UN climate talks are heading towards a rocky conclusion after two weeks of failed debate to resolve several disputes, as the UN chief called on world leaders to speed up and agree on a deal to prevent “climate catastrophe”.
“There is still a lot more work to be done. The world is watching us,” Alok Sharma, Britain’s president of the COP26 summit, told reporters on Thursday about the state of negotiations in the Scottish city of Glasgow.
The COP26 conference set out with a core aim: to keep alive the 2015 Paris Agreement’s aspirational target to cap global warming at 1.5 degrees Celsius (2.7 Fahrenheit) above pre-industrial levels and avoid the worst effects of climate change.
But under countries’ current pledges to cut emissions this decade, researchers say the world would hit levels of global warming far beyond that limit, unleashing catastrophic sea level rises, floods and droughts.
While there is little hope that new promises will appear on Friday, the final day of talks to bridge that gap, as negotiators are attempting to impose new requirements that could force countries to hike their pledges in future, hopefully fast enough to keep the 1.5C goal within reach.
A draft of the COP26 deal which circulated earlier this week, for example, would force countries to scale up their climate goals by next year, three years sooner than planned.

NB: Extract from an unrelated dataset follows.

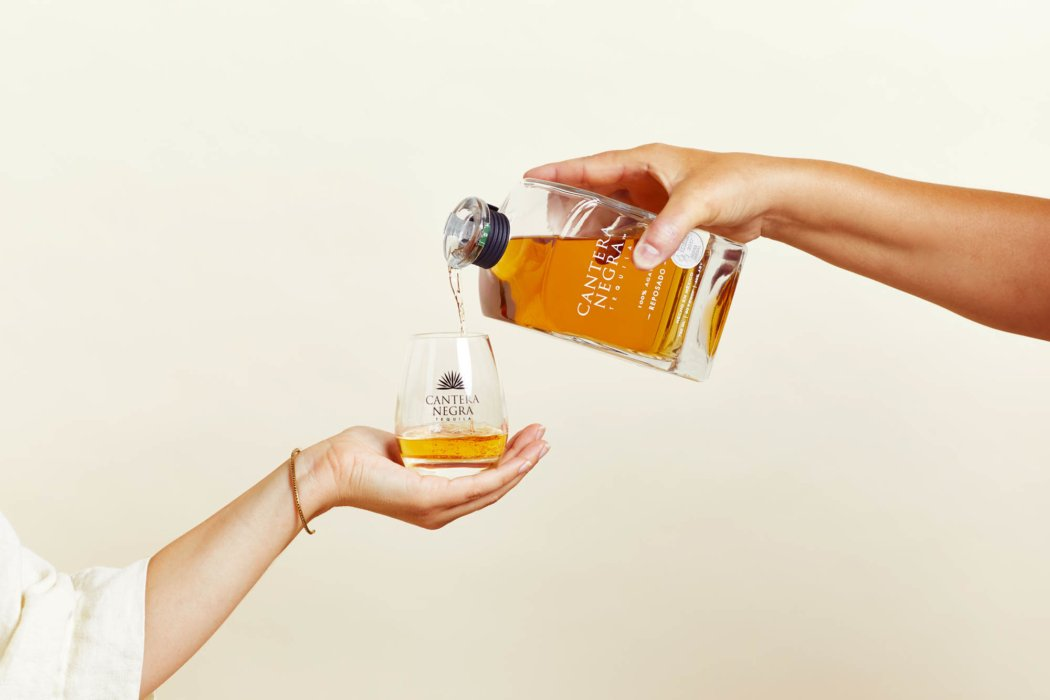 two women pouring tequila - pouring drink into hand holding glass - drink photography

It also urged countries to speed up their decarbonisation plans. At the moment, countries are required to revisit their pledges every five years.
With one day left of scheduled talks, the nearly 200 participating countries are hardly any closer to an agreement over whether national emissions-cutting plans must be ramped up in the short term, how climate action is reported, and how vulnerable nations are supported.